Dentre os meses de junho e outubro as cidades ficam coloridas com as flores dos ipês, cada cor em suas respectivas épocas de floração, algumas vezes coincidindo, outras não, e muito dependente de fatores climáticos e regionais. O primeiro começa a apontar suas primeiras flores no final de maio, sendo o ipê roxo, este que, na verdade, possui suas flores na cor magenta e não roxas (como o Jacarandá) e acaba gerando algumas confusões com o ipê rosa. Mas calma! Ele ainda irá florir. O que mais gosto no ipê roxo é sua estatura, pois costuma ser enorme, de uma grandeza absurda. A florada, por si só, não costuma ser tão efêmera, mas também não é tão longa. Logo após, o ipê amarelo aparece. Sutil, no início, para depois roubar a cena com suas cores vibrantes, como me disseram uma vez "como se ouro estivesse caindo do céu". Isso entre final de julho e final de setembro.
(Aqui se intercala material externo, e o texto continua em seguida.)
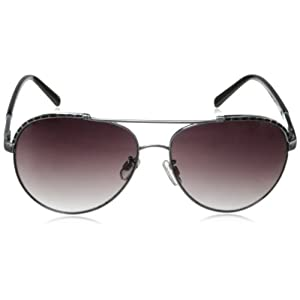Rocawear R547 UV Protective Aviator Sunglasses | Wear All-Year | A Groovy Gift, 60 mm, Silver & Black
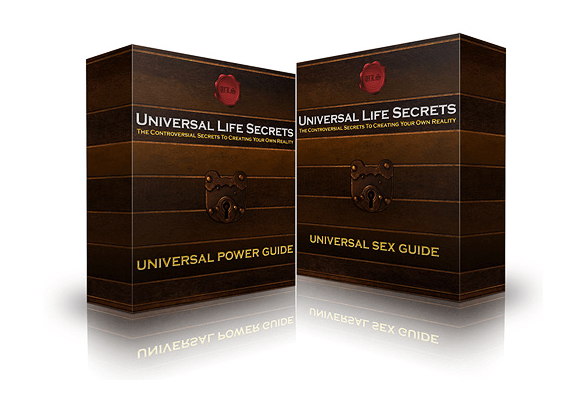 universallifesecrets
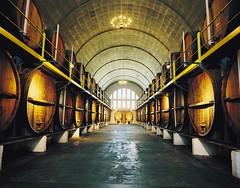 KWV Cellars - South Africa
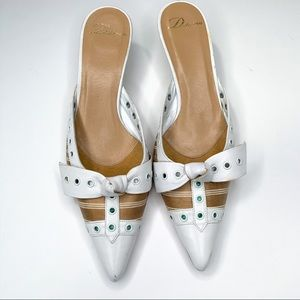 Delman Pointed Toe Kitten Heel Bow Slides 7.5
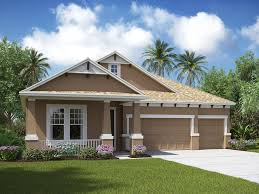 pointe homes floor plans westbury floor plan in mirabay admiral pointe calatlantic homes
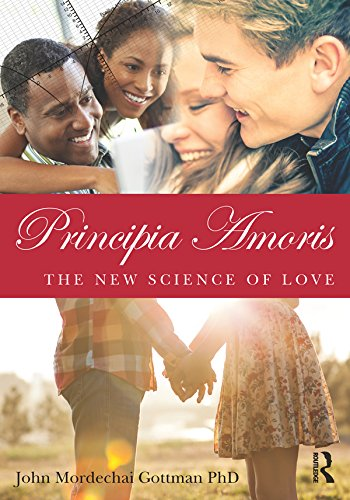 Principia Amoris: The New Science of Love (English Edition) -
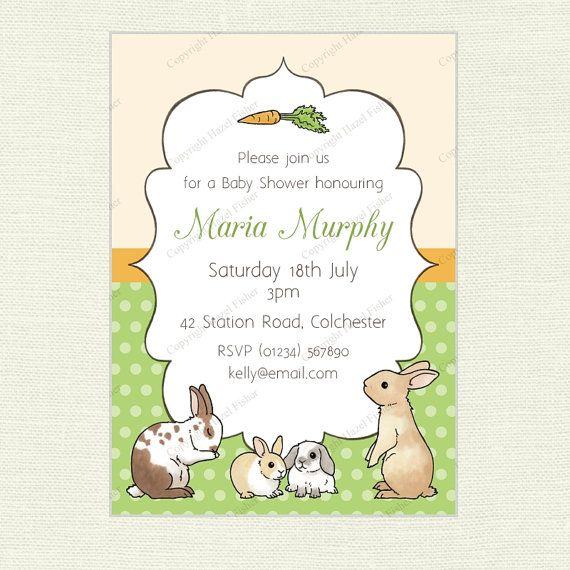 Rabbits Invitation printable bunny digital invite for birthday parties or baby showers by hfcSupplies on Etsy
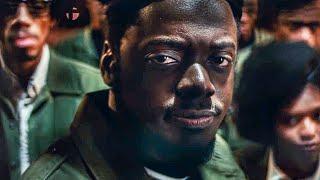 JUDAS AND THE BLACK MESSIAH Trailer (2021) Daniel Kaluuya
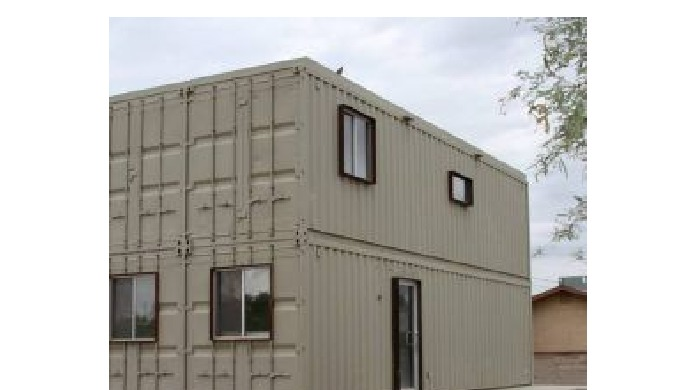 Demand for storage facilities is rising in Kenya, especially in highly populated urban areas where s...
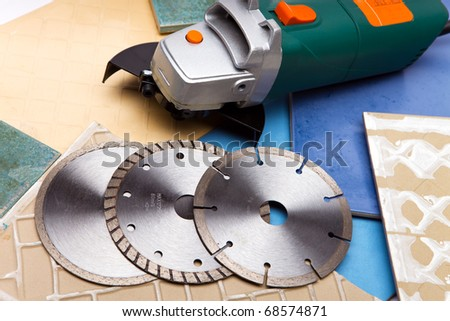 The machine for are sharp a tile and disks - stock photo
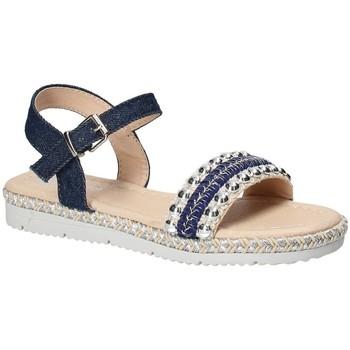 Zapatos Niña Sandalias Lelli Kelly L18E5544AE Azul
Já entre agosto e setembro há chances de encontrar o ipê branco, o mais efêmero e, particularmente, o meu favorito. Alguns são levemente rosados nas pontas e amarelados por dentro e outros são brancos como neve. O último, mas não menos especial, é o ipê rosa, mais claro que o roxo e com leves diferenças na flor, florece entre setembro e outubro. Claro que todos esses períodos são uma estimativa com base no que já observei e nas cidades que já visitei, apesar das diferenças de período dentro de uma mesma cidade, como em Congonhas, onde os ipês amarelos da Basílica florecem primeiro e se despedem com antecedência, enquanto o da Matriz mal deu os primeiros sinais de flores. Além destes, há também o ipê verde, que para mim continua sendo um mistério, apesar de eu ter conseguido vê-lo uma vez.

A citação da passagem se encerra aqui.